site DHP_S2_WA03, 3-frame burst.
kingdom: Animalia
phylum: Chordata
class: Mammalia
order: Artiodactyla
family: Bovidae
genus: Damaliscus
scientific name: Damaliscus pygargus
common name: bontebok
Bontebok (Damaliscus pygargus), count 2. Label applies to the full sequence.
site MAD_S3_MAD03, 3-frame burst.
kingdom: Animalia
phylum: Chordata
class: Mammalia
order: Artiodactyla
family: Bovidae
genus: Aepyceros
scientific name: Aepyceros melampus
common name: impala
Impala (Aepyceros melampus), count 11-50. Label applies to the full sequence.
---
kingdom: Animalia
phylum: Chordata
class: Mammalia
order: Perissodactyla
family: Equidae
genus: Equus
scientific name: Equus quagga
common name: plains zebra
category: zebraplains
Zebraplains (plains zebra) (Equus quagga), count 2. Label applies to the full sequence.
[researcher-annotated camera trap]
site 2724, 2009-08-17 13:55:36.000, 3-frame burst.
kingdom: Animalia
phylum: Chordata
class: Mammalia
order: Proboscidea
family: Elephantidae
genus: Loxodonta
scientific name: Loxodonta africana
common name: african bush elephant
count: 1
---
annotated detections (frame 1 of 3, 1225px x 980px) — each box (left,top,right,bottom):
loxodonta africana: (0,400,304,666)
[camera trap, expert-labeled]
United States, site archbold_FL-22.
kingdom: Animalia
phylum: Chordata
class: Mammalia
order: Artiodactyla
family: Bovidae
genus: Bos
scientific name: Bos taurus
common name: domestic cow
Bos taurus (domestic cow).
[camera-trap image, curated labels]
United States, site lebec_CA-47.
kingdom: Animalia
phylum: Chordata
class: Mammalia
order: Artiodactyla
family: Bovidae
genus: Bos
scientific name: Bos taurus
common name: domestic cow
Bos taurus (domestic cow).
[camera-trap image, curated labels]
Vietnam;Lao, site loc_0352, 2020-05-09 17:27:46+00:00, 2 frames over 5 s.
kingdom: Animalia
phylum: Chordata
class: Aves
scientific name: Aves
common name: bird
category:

★ ★ ★ ★ ★

Copy out, from the data above, every line holding the word "States".

→ **WRITTEN RESPONSE**
United States, site archbold_FL-22.
United States, site lebec_CA-47.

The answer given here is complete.